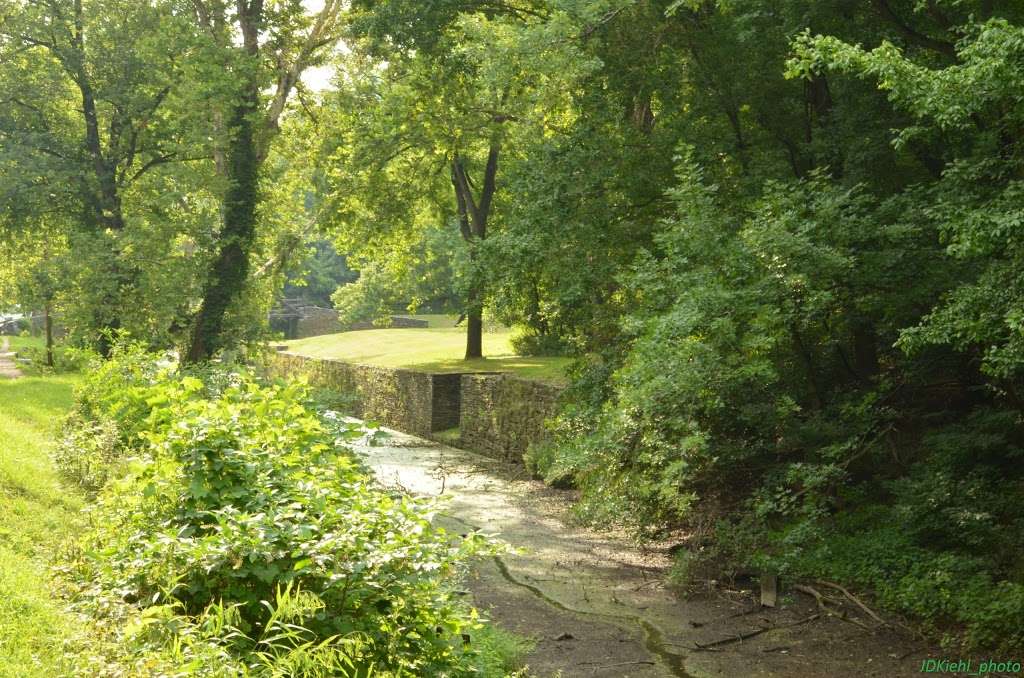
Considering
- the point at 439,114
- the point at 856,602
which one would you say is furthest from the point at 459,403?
→ the point at 856,602

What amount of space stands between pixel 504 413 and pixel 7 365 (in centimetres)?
1347

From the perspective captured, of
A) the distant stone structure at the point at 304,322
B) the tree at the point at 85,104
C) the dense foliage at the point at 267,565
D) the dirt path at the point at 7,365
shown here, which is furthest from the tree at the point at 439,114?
the distant stone structure at the point at 304,322

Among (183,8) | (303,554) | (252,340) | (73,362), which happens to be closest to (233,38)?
(183,8)

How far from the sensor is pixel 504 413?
923 inches

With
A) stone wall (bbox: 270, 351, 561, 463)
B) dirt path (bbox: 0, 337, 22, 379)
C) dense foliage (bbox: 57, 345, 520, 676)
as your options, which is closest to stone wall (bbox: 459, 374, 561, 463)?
stone wall (bbox: 270, 351, 561, 463)

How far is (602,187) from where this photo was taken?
15625 mm

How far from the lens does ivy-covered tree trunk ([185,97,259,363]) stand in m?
25.5

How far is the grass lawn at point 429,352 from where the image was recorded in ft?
86.7

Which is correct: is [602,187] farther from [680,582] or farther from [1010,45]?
[1010,45]

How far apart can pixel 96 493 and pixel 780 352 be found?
8.33 metres

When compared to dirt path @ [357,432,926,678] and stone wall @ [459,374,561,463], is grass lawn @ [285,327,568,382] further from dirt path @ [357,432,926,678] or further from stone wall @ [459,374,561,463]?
dirt path @ [357,432,926,678]

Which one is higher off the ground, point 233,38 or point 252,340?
point 233,38

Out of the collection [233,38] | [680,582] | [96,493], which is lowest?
Answer: [680,582]

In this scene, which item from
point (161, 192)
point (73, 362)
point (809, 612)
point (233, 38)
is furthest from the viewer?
point (233, 38)
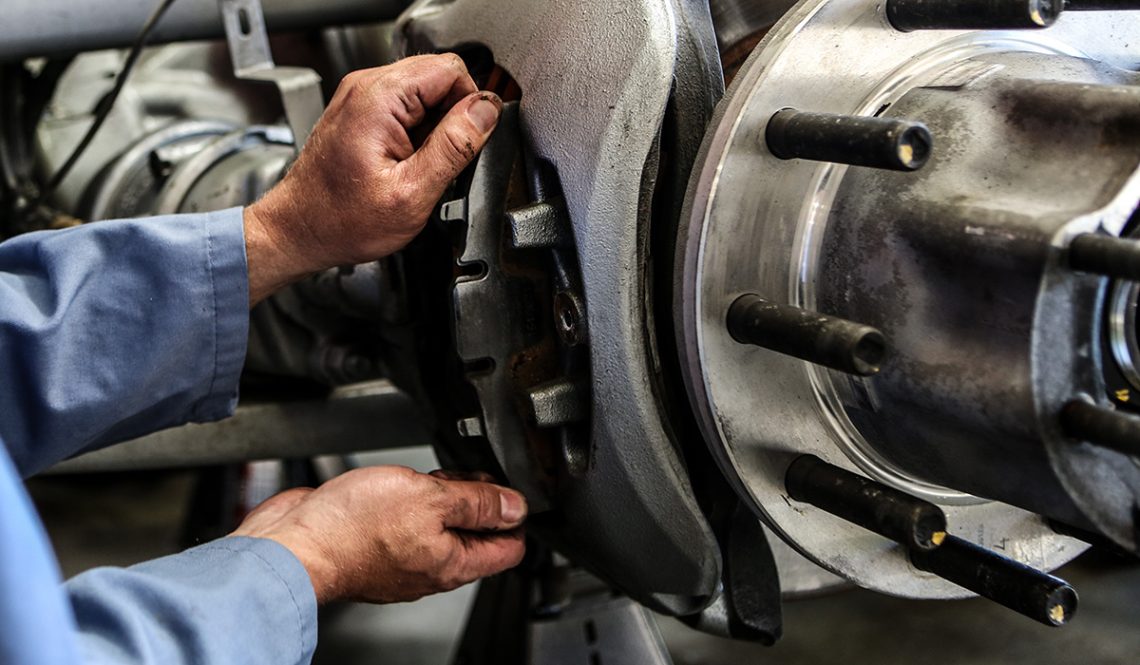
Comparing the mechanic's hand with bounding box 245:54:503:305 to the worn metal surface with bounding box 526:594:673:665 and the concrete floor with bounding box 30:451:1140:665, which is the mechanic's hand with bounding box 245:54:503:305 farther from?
the concrete floor with bounding box 30:451:1140:665

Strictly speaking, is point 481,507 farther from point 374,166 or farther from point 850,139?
point 850,139

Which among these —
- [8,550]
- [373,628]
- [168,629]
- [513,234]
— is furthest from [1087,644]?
[8,550]

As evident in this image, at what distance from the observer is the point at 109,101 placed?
3.71 ft

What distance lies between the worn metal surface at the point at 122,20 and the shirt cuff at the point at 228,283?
0.32 metres

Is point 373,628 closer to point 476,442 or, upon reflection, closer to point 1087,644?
point 476,442

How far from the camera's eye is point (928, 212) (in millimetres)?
A: 551

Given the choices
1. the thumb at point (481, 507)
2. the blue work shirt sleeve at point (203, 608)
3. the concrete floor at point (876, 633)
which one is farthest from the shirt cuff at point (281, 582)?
the concrete floor at point (876, 633)

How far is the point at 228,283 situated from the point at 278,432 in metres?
0.34

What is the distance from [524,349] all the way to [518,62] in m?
0.17

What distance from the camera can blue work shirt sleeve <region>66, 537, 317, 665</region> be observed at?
20.3 inches

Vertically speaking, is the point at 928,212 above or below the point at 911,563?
above

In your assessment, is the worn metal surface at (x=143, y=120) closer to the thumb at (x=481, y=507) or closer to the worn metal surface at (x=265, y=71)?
the worn metal surface at (x=265, y=71)

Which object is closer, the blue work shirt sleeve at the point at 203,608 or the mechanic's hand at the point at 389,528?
the blue work shirt sleeve at the point at 203,608

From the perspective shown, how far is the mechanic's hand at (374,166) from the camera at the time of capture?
0.71m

* _TASK DIRECTIONS_
Keep every word of the data as it is when you write it out, but drop the pictures.

* _COMPLETE ANSWER_
Considering
- the point at 439,114
- the point at 856,602
which one would you say is furthest from the point at 459,403?
→ the point at 856,602

What amount of space stands between pixel 504 413 and pixel 7 365 (in centimetres)?
1347

From the perspective captured, of
A) the distant stone structure at the point at 304,322
B) the tree at the point at 85,104
C) the dense foliage at the point at 267,565
D) the dirt path at the point at 7,365
shown here, which is furthest from the tree at the point at 439,114?
the distant stone structure at the point at 304,322

Among (183,8) | (303,554) | (252,340) | (73,362), which happens to be closest to (233,38)?
(183,8)

How far from the sensor is pixel 504 413?
923 inches

With
A) stone wall (bbox: 270, 351, 561, 463)
B) dirt path (bbox: 0, 337, 22, 379)
C) dense foliage (bbox: 57, 345, 520, 676)
as your options, which is closest to stone wall (bbox: 459, 374, 561, 463)?
stone wall (bbox: 270, 351, 561, 463)

How far is (602,187) from where this photo was taken?
15625 mm

How far from the lens does ivy-covered tree trunk ([185,97,259,363]) stand in m?
25.5

How far is the grass lawn at point 429,352 from where the image was recorded in ft?
86.7

Which is correct: is [602,187] farther from [680,582] or farther from [1010,45]?
[1010,45]

How far apart can pixel 96 493 and pixel 780 352 be found?
8.33 metres

When compared to dirt path @ [357,432,926,678] and stone wall @ [459,374,561,463], is grass lawn @ [285,327,568,382] further from dirt path @ [357,432,926,678] or further from stone wall @ [459,374,561,463]?
dirt path @ [357,432,926,678]

Which one is higher off the ground, point 233,38 or point 252,340?
point 233,38

Out of the collection [233,38] | [680,582] | [96,493], which is lowest?
Answer: [680,582]

In this scene, which item from
point (161, 192)
point (73, 362)
point (809, 612)
point (233, 38)
is furthest from the viewer?
point (233, 38)
Comparing the mechanic's hand with bounding box 245:54:503:305 to the worn metal surface with bounding box 526:594:673:665 and the concrete floor with bounding box 30:451:1140:665, which is the mechanic's hand with bounding box 245:54:503:305 farther from?
the concrete floor with bounding box 30:451:1140:665

Strictly speaking, is point 481,507 farther from point 374,166 or farther from point 850,139?
point 850,139

Which among these —
- [8,550]
- [373,628]
- [168,629]
- [513,234]
— is furthest from [1087,644]?
[8,550]

As evident in this image, at what distance from the observer is the point at 109,101 placed?
3.71 ft

What distance lies between the worn metal surface at the point at 122,20 and the shirt cuff at the point at 228,283?
0.32 metres

Is point 373,628 closer to point 476,442 or, upon reflection, closer to point 1087,644?
point 476,442

How far from the camera's eye is point (928, 212) (in millimetres)?
A: 551

Given the choices
1. the thumb at point (481, 507)
2. the blue work shirt sleeve at point (203, 608)
3. the concrete floor at point (876, 633)
which one is farthest from the shirt cuff at point (281, 582)?
the concrete floor at point (876, 633)

How far is the point at 228,283 situated from the point at 278,432 in metres?
0.34

What is the distance from [524,349] all the way to [518,62] in m?
0.17

What distance from the camera can blue work shirt sleeve <region>66, 537, 317, 665</region> be observed at?
20.3 inches

Vertically speaking, is the point at 928,212 above or below the point at 911,563?
above

In your assessment, is the worn metal surface at (x=143, y=120) closer to the thumb at (x=481, y=507) or closer to the worn metal surface at (x=265, y=71)?
the worn metal surface at (x=265, y=71)

Which object is closer, the blue work shirt sleeve at the point at 203,608 or the mechanic's hand at the point at 389,528?
the blue work shirt sleeve at the point at 203,608

From the perspective shown, how far is the mechanic's hand at (374,166) from the camera at the time of capture?
0.71m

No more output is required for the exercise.